Money-saving tip: Stay in Airlie Beach, which has inexpensive backpacker-style accommodations and is closer to healthy sections of the reef where the coral is brighter. Wn traveling with a group, look for spacious, nicely decorated, multi-bedroom apartments with kitchens and ocean-view terraces at Mirage Whitsundays, with rates at about $150 per night. Or try the Mantra Club Croc for rooms that start at about $105 per night.
What's new: The Gold Coast is on a healthy food kick and well on its way to being the national frontrunner in this segment of the dining scene. Try BSKT Cafe to see where it all began, then check out Kiss the Berry or Greenhouse. Of course, the region's star attraction is still the world-renowned stretch of sand at Surfers Paradise and at other prime surf beaches in the area; try Broadbeach, Burleigh Heads and the Southern Gold Coast to avoid the crowds.
What it costs: The Gold Coast is home to everything from hostels to houseboats, family resorts and backpacker haunts. Luckily, you can find places like Vibe Hotel Gold Coast for rates that start at $91 per night.
Money-saving tip: Spend your time getting to the know the region's beaches and steer clear of its pricey amusement parks.
If you're looking for brilliant coral and fish, visit the Whitsunday Islands, gateway to some of the most colorful regions of the Great Barrier Reef. You'll find lots of changes on the resort scene: many renovated after a tropical cyclone hit in March, 2017, and look better than ever. Take a cruise to the reef or hop on an Air Whitsunday seaplane for a panoramic look at the region by air, then land on the water and spend a day on a private beach.

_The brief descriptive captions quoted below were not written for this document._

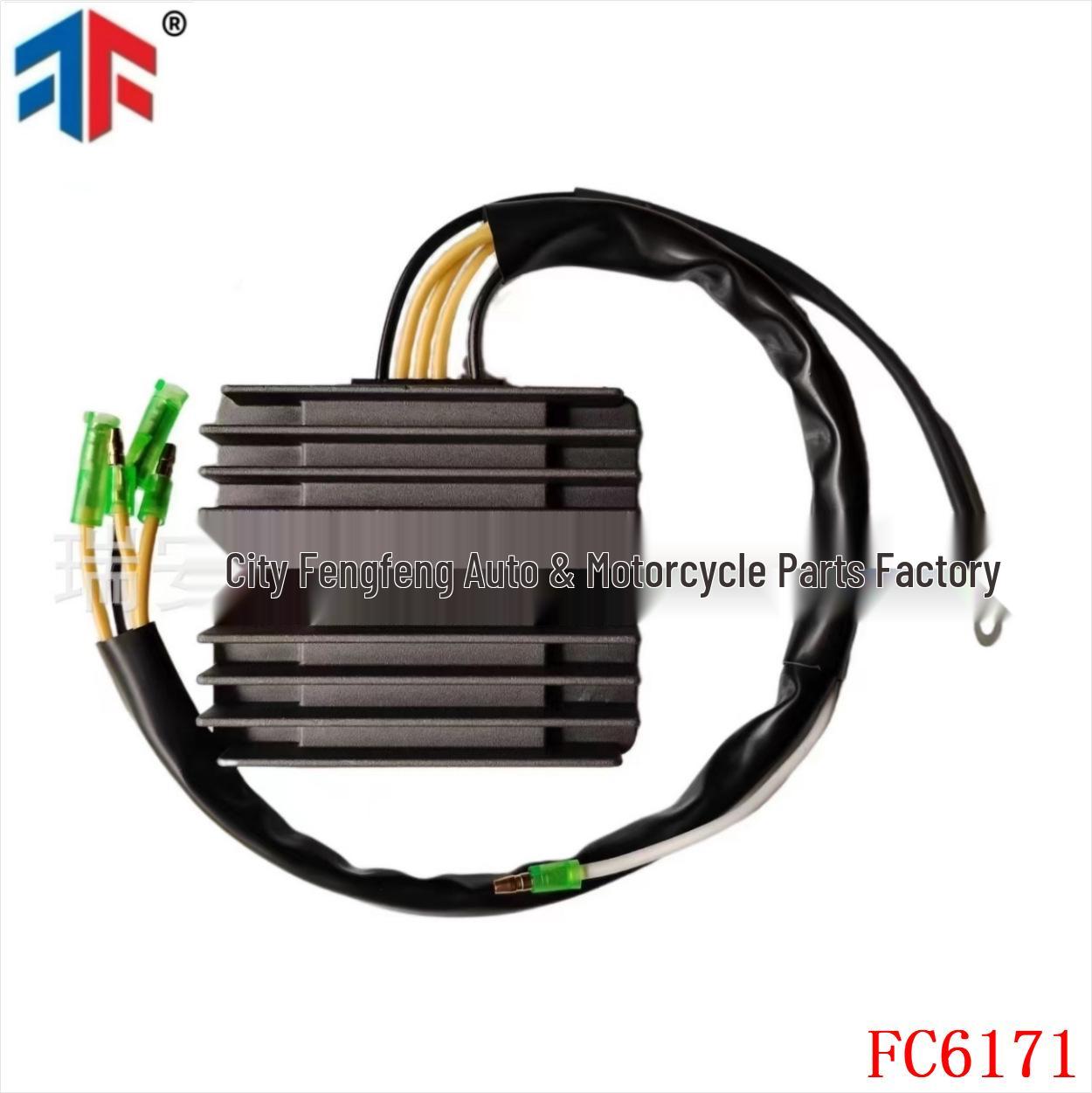 

Honda 31600-ZV5-003 Rectifier SH598C-12 14.5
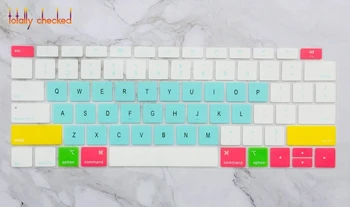 

For Macbook Air Pro Retina 13" 15" 17" Us English Version Silicone Spanish Keyboard Cover Skin Protector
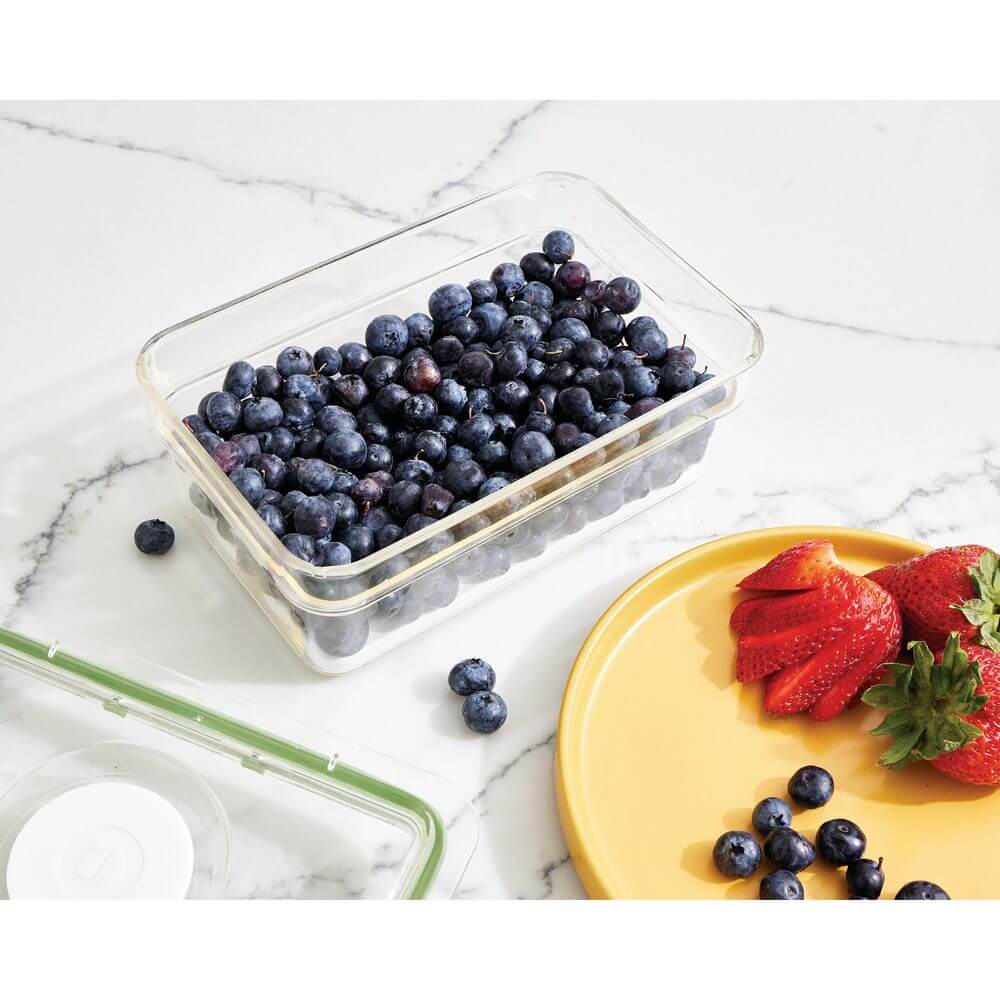 iDesign Fridge Container Medium Short - KITCHEN - Fridge and Produce - Soko and Co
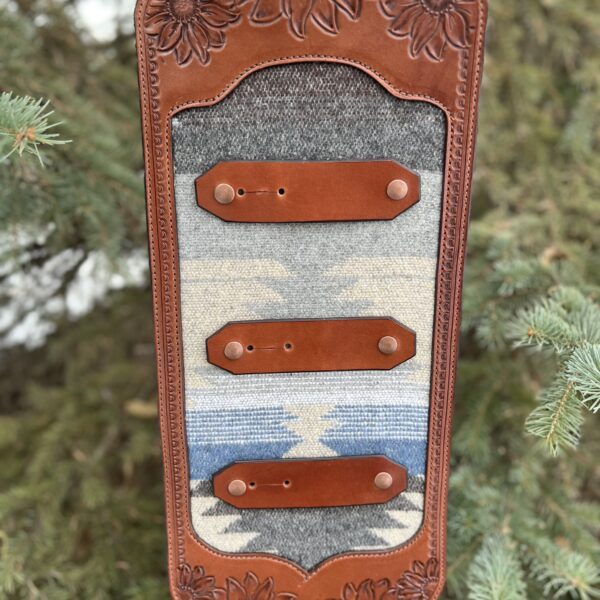 Sunflower Buckle Holder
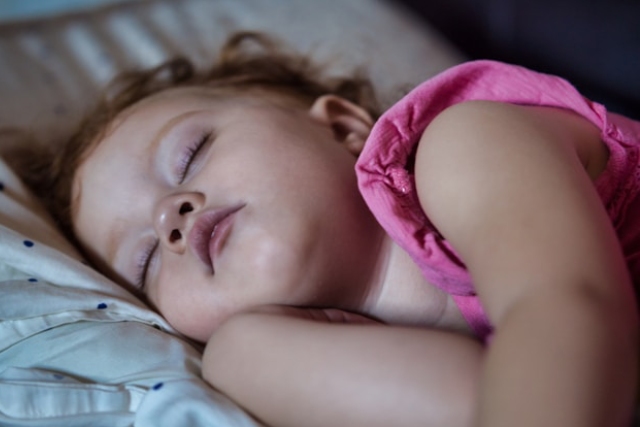 Sommeil des enfants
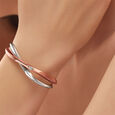 My Embrace bangle, 1 diamond,,hi-res image number null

What it costs: Camping is available on a few islands, or look for low-cost hotels in Airlie Beach, where rates start at $75 per night.
Money-saving tip: Skip the multi-day sailing trip in favor of a day trip to the Great Barrier Reef, which will keep your costs down and still allow you to see the reef.
Daintree Rainforest National Park
What's new: Visitors see Mother Nature at her finest at Daintree Rainforest National Park, the world's oldest tropical rainforest and the inspiration for the lush canopy, ancient ferns, and emerald-green vines seen in the movie Avatar. You'll get a look at the region's Aboriginal culture, too, on Juan Walker's new Walkabout Cultural Adventures tour that focuses on Kuku Yanlanji ancestral country and allows guests to participate in tribal hunting and fishing. Other things to try: Hike or zip-line through the jungle, cruise the waterways of the Daintree River looking for crocodiles, and visit Cape Tribulation, where the rainforest meets the Great Barrier Reef, both World Heritage-listed sites.
What it costs: Budget-conscious travelers can take a self-guided walk on rainforest boardwalks and stroll deserted beaches, both for free. Stay in a simple lodge, such as the Daintree Rainforest Retreat for as low as $71 per night, or a plush treehouse in the forest, such as Silky Oaks Lodge, for $444.
Money-saving tip: Several free, wheelchair-accessible boardwalk loops are available in the Cape Tribulation section of the rainforest. Pack a lunch and dine on the trail.